● **Objective**: Could you rewrite the entries below with every "white facial stripe" renamed to "pale facial stripe" and everything else left unchanged?

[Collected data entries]
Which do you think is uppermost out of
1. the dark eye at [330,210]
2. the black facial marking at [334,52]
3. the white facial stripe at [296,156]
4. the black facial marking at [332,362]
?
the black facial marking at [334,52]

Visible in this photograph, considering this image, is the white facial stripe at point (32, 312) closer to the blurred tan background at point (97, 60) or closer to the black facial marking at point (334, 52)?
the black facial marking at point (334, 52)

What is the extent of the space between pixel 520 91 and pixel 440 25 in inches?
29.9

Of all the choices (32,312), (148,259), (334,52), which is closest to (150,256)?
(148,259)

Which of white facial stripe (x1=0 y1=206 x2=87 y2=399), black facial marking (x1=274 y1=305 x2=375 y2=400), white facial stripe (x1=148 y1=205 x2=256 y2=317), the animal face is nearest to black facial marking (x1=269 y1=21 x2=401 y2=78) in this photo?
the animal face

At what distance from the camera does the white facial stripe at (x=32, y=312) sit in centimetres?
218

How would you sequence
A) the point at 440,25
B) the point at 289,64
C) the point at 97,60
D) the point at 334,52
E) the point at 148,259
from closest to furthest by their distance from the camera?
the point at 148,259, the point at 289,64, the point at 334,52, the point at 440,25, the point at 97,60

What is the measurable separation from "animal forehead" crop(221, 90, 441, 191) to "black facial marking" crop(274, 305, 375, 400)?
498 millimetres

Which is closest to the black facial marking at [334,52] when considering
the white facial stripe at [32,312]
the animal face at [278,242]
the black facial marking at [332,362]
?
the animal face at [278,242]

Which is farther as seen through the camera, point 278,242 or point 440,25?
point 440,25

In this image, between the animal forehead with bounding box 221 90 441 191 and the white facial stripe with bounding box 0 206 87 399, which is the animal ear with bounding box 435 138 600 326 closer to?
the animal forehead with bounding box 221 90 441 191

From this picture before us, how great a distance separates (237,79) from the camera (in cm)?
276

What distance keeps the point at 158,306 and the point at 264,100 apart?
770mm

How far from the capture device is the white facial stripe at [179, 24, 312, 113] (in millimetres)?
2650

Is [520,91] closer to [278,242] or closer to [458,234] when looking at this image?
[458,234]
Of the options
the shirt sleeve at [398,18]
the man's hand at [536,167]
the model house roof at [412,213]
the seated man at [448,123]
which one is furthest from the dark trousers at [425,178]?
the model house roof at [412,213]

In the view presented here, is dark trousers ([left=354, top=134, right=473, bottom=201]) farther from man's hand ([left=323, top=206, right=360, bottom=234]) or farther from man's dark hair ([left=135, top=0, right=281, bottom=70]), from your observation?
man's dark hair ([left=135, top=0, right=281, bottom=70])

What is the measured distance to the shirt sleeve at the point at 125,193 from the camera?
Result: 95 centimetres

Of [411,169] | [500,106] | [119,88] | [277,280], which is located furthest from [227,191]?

● **Task output**:
Which do you think is uppermost out of
1. the dark eye at [330,210]
2. the black facial marking at [334,52]
3. the pale facial stripe at [296,156]
4. the black facial marking at [332,362]
?
the black facial marking at [334,52]

Visible in this photograph, considering this image, is the pale facial stripe at point (32, 312) closer to the blurred tan background at point (97, 60) or closer to the black facial marking at point (334, 52)?
the black facial marking at point (334, 52)

What is the extent of the space between pixel 520 91 and pixel 440 25 in inches?
29.9

Of all the choices (32,312), (148,259), (334,52), which is closest to (150,256)?
(148,259)

Which of pale facial stripe (x1=0 y1=206 x2=87 y2=399), black facial marking (x1=274 y1=305 x2=375 y2=400), pale facial stripe (x1=148 y1=205 x2=256 y2=317), the animal face is nearest to black facial marking (x1=269 y1=21 x2=401 y2=78) in this photo?
the animal face

At what distance from the camera does the pale facial stripe at (x=32, y=312) sit in centimetres?
218

How would you sequence
A) the point at 440,25
B) the point at 289,64
C) the point at 97,60
D) the point at 334,52
E) the point at 148,259
from closest to furthest by their distance from the camera?
the point at 148,259, the point at 289,64, the point at 334,52, the point at 440,25, the point at 97,60

What is the measurable separation from "animal forehead" crop(221, 90, 441, 191) to "black facial marking" crop(274, 305, 375, 400)?
498 millimetres

Which is closest to the black facial marking at [334,52] when considering
the pale facial stripe at [32,312]
the animal face at [278,242]
the black facial marking at [332,362]
?
the animal face at [278,242]

Which is farther as seen through the camera, point 278,242 or point 440,25?
point 440,25

In this image, between the animal forehead with bounding box 221 90 441 191 and the pale facial stripe with bounding box 0 206 87 399, which is the animal ear with bounding box 435 138 600 326 closer to?
the animal forehead with bounding box 221 90 441 191

From this picture before us, how great a distance separates (237,79) from the camera (in cm)?
276

What distance keeps the point at 158,306 and the point at 264,100 apart?
770mm

How far from the capture device is the pale facial stripe at [179, 24, 312, 113] (in millimetres)?
2650

Is [520,91] closer to [278,242] or closer to [458,234] when looking at this image?
[458,234]
Of the options
the shirt sleeve at [398,18]
the man's hand at [536,167]
the model house roof at [412,213]
the seated man at [448,123]
which one is furthest from the dark trousers at [425,178]?
the model house roof at [412,213]

In the view presented here, is dark trousers ([left=354, top=134, right=473, bottom=201]) farther from man's hand ([left=323, top=206, right=360, bottom=234]) or farther from man's dark hair ([left=135, top=0, right=281, bottom=70]), from your observation?
man's dark hair ([left=135, top=0, right=281, bottom=70])

What is the measured distance to the shirt sleeve at the point at 125,193 from the camera?
Result: 95 centimetres

Of [411,169] | [500,106] | [119,88] | [277,280], which is located furthest from [227,191]?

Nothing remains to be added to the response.